- [TEXTO EXTRAÍDO]:
• • •

Não me estenderei aqui em questões históricas, desejo apenas demonstrar que a renovação católica na educação do século XX só se tornou possível quando os professores religaram-se às tradições beneditina e dominicana. A educação, para ser completa, necessita das humanidades (e os jesuítas eram justamente famosos por isso), mas também da sabedoria sólida de Santo Tomás e do espírito teocêntrico da liturgia. Homens como Pe. Calmel e André Charlier foram grandes educadores porque hauriram nesses três mananciais.
Mas voltemos a Descartes. Vejamos como sua doutrina contradiz Santo Tomás, qual influência tem no sistema moderno de educação, e o que se pode fazer para conter sua perniciosa influência. Resumiremos seus erros em cinco tópicos.
Descartes defendia que as idéias, para transmitir conhecimento verdadeiro, devem ser absolutamente claras. Portanto a teologia não pode ser uma ciência verdadeira, já que nela há certa obscuridade, em razão do mistério de Deus. No currículo moderno, dá-se pouquíssimo espaço à teologia. Dou-lhes um exemplo: há apenas uma hora semanal de doutrina cristã em algumas escolas francesas da Fraternidade. O motivo disso é a enorme quantidade de matemática e física exigida nos programas de vestibular. O problema é que nossos alunos acreditam que o que realmente importa é ciência (no sentido moderno da palavra). O conhecimento de Deus, em vez de iluminar o intelecto, é confundido com piedade emocional. Para Santo Tomás, Deus deve estar em primeiro lugar no currículo de uma escola católica. É necessário reconhecer a teologia como uma ciência verdadeira e a rainha das matérias. Ela é também um conhecimento sobrenatural, ao mesmo tempo especulativo e prático.
Pio XII dizia aos estudantes:
Todos os cristãos, mas especialmente aqueles dedicados ao estudo, devem ter uma educação religiosa o mais profunda e orgânica possível. Na verdade, é perigoso desenvolver o conhecimento em todas as áreas e não aprofundar a herança religiosa adquirida nos primeiros tempos de infância. Incompleta e superficial, essa herança acabará sufocada e provavelmente destruída pela cultura laica e pelos perigos da vida adulta. Muitos têm sua fé abalada porque não esclareceram dúvidas e não resolveram problemas. É necessário que a fundação da vossa fé seja racional, e é mister uma formação adequada em apologética. Posteriormente vós deveis provar as belezas da teologia dogmática e as harmonias da teologia moral. Por fim, tentareis incluir a ascética cristã em vossos estudos e avançar para os altos vôos da teologia mística. Ah, se pudésseis ver o cristianismo em toda sua grandeza e esplendor!3
No entanto, é certo que o desenvolvimento de vosso conhecimento de história, literatura e ciência, sem um aprofundamento adequado na religião, que é indispensável, poderia trazer grandes perigos para vossas almas… Não estejais satisfeitos até que tenhais penetrado o quanto possível no sentido profundo da verdade religiosa, e até que a própria verdade tenha penetrado em vós — vossa inteligência, vossa imaginação, vosso coração e todo o vosso ser4.

• • •

- [LINHAS DE DADOS]:
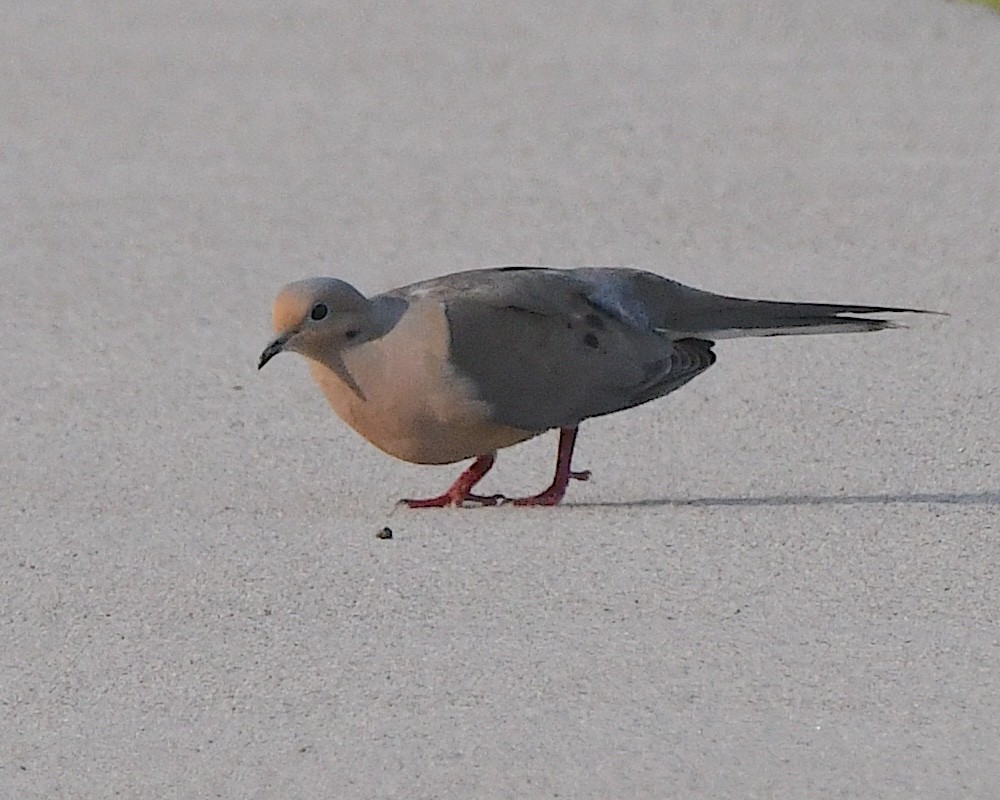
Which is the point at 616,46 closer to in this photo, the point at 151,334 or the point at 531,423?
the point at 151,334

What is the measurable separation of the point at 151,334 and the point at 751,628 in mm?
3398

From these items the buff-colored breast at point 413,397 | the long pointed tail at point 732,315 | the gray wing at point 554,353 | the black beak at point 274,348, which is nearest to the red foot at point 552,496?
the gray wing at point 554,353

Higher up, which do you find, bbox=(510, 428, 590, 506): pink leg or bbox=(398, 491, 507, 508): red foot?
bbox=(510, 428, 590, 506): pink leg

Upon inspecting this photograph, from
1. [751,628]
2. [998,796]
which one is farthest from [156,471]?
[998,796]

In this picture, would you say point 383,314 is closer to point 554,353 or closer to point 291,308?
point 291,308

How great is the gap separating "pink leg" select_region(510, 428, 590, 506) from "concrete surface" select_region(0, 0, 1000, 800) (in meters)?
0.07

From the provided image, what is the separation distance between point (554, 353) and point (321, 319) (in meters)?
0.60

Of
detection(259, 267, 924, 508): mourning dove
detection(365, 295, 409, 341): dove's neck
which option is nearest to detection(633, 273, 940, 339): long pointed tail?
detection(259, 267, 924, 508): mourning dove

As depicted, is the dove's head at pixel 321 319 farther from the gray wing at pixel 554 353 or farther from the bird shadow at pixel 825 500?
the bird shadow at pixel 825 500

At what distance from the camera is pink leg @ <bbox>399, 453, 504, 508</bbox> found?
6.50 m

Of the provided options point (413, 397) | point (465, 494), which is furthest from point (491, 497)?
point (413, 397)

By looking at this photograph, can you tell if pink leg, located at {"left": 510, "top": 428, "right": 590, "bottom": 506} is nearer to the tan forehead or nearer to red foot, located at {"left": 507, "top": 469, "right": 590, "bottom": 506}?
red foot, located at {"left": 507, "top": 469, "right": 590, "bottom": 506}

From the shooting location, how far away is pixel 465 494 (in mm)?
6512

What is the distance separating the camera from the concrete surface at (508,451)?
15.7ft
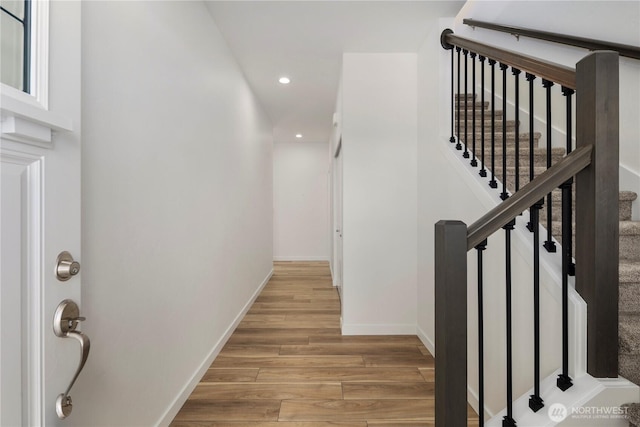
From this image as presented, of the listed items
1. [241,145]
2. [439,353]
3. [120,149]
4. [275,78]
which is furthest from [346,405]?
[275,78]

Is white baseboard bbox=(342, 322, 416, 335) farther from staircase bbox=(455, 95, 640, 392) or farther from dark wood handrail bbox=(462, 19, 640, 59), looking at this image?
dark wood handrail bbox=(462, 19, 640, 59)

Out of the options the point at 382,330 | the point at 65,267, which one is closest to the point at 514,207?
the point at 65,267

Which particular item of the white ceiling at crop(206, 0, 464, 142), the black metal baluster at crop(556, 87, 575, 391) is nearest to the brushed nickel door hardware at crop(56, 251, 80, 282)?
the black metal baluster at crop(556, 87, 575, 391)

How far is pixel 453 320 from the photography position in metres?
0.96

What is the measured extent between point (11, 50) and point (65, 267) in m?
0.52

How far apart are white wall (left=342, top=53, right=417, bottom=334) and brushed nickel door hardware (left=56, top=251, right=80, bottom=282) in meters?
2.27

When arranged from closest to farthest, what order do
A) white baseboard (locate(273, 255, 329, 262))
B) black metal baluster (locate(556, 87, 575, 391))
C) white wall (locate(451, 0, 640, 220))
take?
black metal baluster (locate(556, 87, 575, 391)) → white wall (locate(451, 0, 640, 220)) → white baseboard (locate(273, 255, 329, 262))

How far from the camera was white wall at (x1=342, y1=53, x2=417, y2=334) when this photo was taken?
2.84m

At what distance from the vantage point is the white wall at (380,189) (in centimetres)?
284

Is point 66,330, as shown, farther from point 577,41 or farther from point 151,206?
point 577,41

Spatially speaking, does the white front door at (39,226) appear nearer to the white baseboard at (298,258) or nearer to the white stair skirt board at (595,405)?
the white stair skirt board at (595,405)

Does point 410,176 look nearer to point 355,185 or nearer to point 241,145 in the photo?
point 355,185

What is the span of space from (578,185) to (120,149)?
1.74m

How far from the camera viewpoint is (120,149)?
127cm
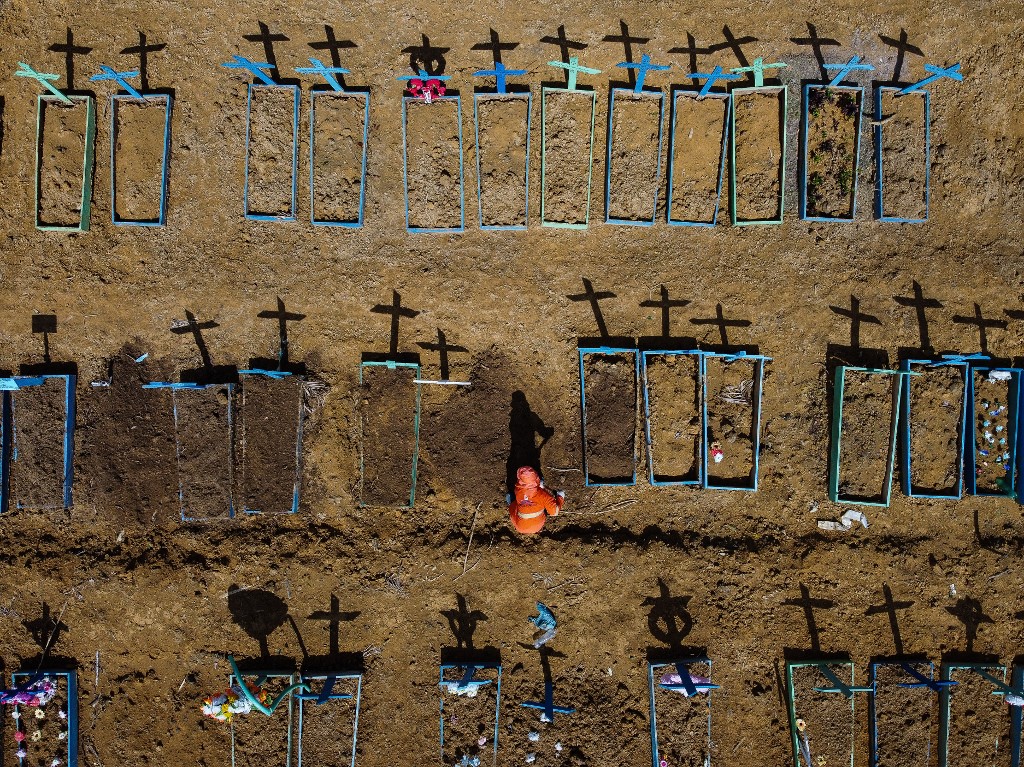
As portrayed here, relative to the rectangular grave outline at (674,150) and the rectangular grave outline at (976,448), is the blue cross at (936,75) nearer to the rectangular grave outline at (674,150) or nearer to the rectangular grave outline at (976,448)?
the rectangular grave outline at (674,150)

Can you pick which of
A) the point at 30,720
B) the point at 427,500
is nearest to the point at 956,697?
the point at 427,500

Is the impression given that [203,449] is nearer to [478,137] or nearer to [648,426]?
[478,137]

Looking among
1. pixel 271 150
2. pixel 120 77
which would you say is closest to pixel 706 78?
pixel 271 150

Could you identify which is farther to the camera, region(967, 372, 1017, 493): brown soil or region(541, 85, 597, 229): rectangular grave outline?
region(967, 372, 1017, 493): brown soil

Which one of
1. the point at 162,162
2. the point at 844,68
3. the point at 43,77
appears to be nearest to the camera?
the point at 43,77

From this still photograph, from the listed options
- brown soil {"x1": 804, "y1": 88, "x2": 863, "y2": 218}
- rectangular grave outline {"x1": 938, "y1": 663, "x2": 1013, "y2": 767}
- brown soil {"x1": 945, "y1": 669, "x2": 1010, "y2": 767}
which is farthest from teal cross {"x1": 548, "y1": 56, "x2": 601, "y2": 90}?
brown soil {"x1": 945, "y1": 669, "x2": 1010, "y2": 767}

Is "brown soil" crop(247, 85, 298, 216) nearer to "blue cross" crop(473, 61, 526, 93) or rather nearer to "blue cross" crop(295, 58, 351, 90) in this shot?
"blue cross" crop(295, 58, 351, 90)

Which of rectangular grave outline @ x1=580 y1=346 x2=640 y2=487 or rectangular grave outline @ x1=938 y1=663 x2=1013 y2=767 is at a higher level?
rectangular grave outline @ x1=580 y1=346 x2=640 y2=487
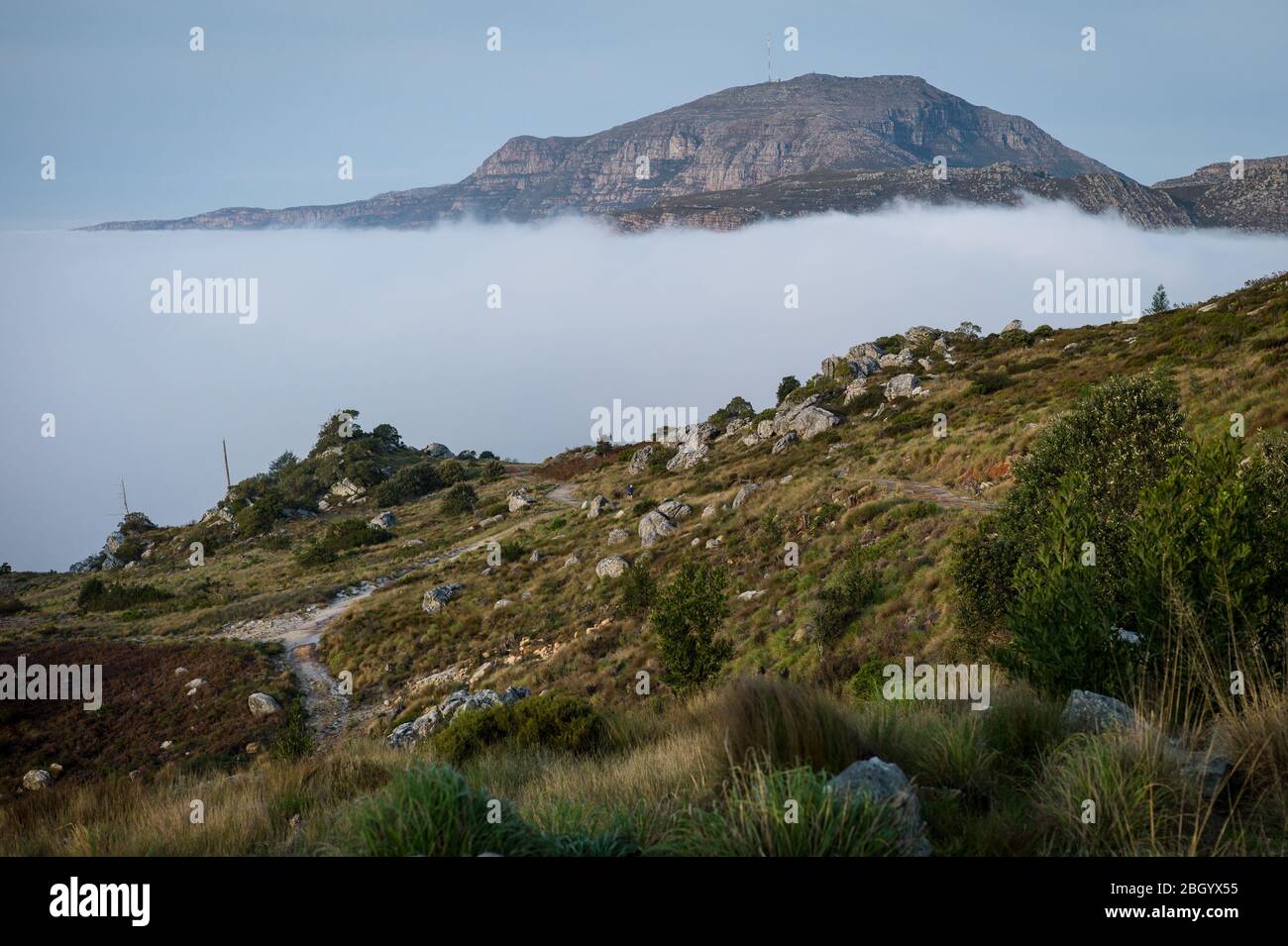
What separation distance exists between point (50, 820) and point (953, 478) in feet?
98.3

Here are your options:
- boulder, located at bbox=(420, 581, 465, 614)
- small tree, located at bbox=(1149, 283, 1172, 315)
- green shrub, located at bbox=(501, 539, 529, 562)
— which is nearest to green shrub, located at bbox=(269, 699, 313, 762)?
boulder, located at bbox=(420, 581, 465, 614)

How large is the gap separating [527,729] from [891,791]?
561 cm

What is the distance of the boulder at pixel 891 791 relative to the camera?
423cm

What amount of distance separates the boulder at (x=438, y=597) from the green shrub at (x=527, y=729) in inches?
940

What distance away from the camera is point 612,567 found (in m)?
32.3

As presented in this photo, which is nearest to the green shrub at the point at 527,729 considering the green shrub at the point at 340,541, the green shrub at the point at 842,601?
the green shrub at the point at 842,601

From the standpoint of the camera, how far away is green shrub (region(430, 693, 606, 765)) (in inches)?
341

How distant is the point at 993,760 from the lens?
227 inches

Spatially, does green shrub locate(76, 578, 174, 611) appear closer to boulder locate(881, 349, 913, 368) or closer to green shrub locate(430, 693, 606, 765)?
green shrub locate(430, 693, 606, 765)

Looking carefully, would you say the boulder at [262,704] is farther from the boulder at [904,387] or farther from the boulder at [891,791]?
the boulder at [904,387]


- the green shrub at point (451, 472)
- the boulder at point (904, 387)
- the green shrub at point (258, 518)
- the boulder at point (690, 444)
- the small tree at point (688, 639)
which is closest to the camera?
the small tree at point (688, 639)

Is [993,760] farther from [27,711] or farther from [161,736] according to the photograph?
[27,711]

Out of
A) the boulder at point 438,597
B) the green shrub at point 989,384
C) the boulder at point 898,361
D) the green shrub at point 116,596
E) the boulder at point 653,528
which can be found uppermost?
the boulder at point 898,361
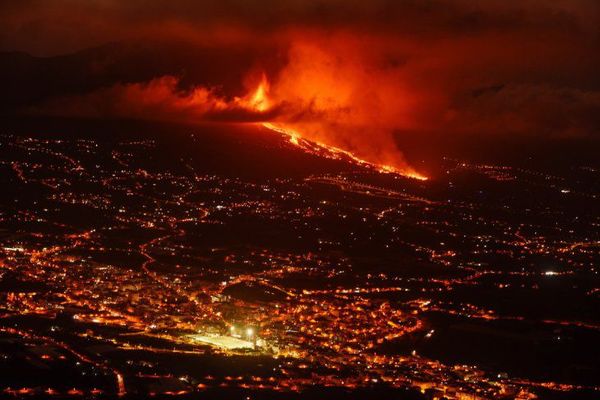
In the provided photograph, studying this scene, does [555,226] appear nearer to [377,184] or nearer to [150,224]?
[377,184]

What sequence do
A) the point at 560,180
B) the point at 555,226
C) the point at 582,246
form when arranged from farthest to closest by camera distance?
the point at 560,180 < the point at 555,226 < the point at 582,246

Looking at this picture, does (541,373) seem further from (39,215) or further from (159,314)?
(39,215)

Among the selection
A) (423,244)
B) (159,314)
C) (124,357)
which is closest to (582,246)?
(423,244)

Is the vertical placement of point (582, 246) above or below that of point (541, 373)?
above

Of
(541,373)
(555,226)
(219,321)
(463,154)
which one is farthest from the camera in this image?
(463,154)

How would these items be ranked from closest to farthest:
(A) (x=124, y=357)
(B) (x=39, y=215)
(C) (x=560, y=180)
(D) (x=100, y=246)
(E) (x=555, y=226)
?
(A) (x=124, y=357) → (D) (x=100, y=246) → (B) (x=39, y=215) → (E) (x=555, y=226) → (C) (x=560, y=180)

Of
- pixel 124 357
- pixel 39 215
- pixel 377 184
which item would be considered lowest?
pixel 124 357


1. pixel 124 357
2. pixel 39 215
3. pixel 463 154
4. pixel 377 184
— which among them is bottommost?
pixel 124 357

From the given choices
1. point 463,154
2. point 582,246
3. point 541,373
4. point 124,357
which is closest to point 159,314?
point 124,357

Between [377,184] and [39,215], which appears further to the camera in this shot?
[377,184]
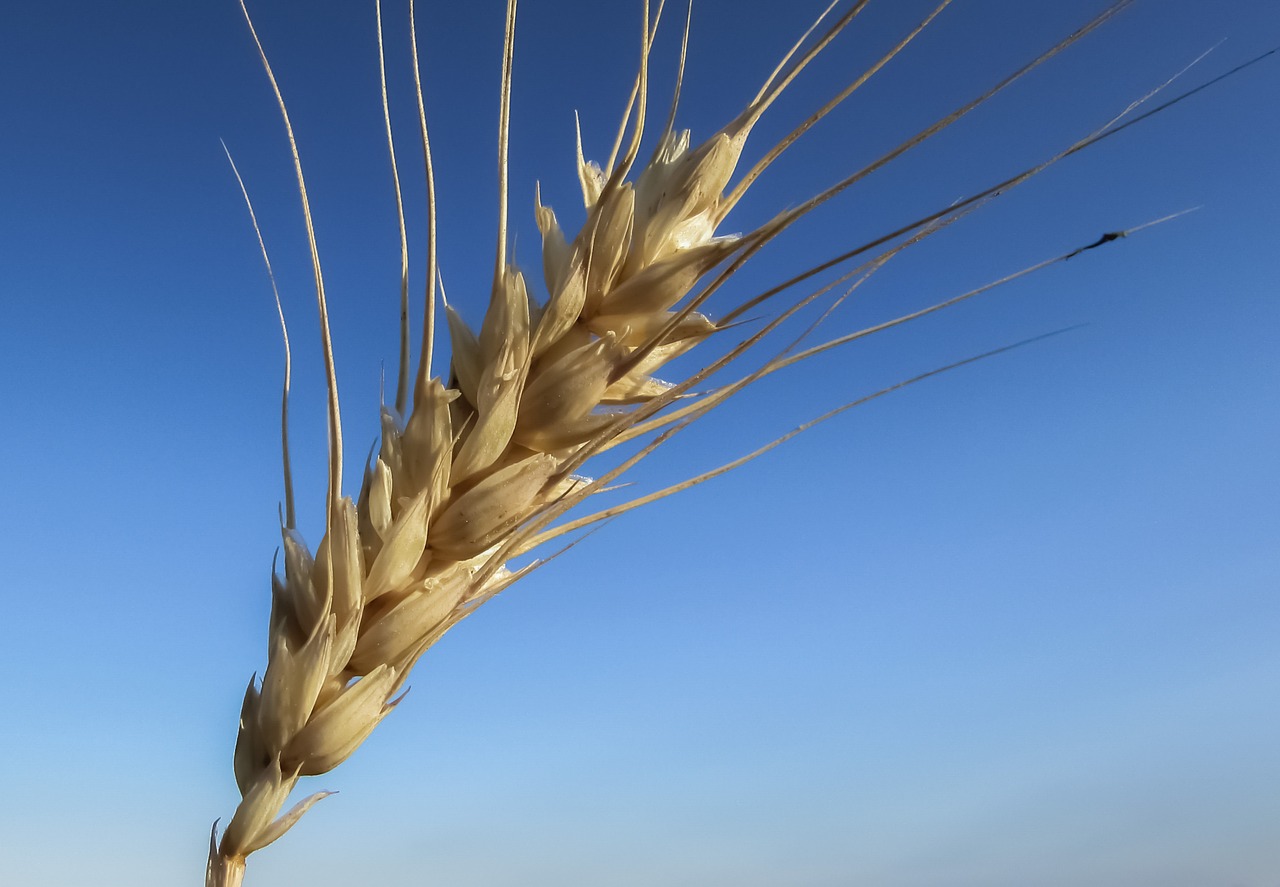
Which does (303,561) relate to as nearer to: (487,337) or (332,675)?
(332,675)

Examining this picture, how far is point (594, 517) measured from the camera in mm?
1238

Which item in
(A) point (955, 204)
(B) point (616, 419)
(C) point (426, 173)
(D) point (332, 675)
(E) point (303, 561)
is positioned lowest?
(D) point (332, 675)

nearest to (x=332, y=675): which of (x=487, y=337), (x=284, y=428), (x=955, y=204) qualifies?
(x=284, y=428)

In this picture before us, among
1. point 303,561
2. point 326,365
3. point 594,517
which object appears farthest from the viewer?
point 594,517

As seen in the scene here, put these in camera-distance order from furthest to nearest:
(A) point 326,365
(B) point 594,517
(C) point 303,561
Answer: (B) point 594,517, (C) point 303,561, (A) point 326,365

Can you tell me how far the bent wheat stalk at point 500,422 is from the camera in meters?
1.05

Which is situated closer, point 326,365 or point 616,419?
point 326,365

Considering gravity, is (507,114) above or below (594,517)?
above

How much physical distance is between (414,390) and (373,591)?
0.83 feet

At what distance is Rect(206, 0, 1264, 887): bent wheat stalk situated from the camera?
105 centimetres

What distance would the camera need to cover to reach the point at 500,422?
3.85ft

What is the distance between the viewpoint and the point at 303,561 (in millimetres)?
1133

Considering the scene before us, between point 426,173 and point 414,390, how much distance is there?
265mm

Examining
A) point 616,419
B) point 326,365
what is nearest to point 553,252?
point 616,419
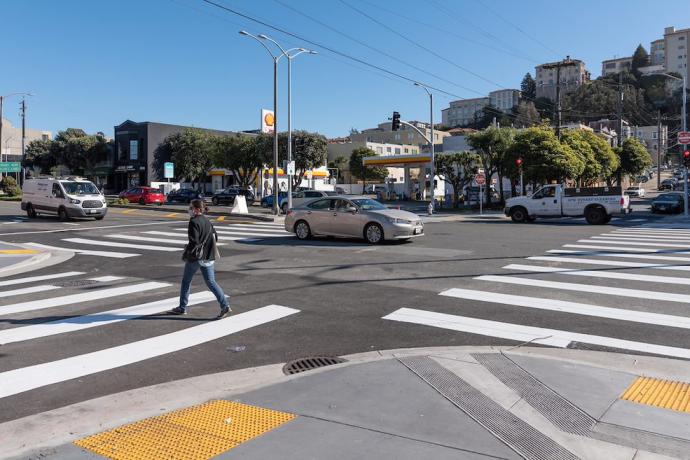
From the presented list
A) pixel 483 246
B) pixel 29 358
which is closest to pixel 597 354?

• • •

- [INSTRUÇÃO 1]: Reproduza o trecho do texto sobre educação católica que começa em "Mas voltemos a" e segue até "em cinco tópicos.".
- [INSTRUÇÃO 2]: Segundo o texto sobre educação católica, por que a doutrina de Descartes leva a concluir que a teologia não pode ser uma ciência verdadeira? Responda em uma a três frases.

- [RESPOSTA ESPERADA 1]:
Mas voltemos a Descartes. Vejamos como sua doutrina contradiz Santo Tomás, qual influência tem no sistema moderno de educação, e o que se pode fazer para conter sua perniciosa influência. Resumiremos seus erros em cinco tópicos.

- [RESPOSTA ESPERADA 2]: Descartes defendia que as ideias, para transmitir conhecimento verdadeiro, devem ser absolutamente claras. Como na teologia há certa obscuridade, em razão do mistério de Deus, ela não poderia, por essa doutrina, ser uma ciência verdadeira.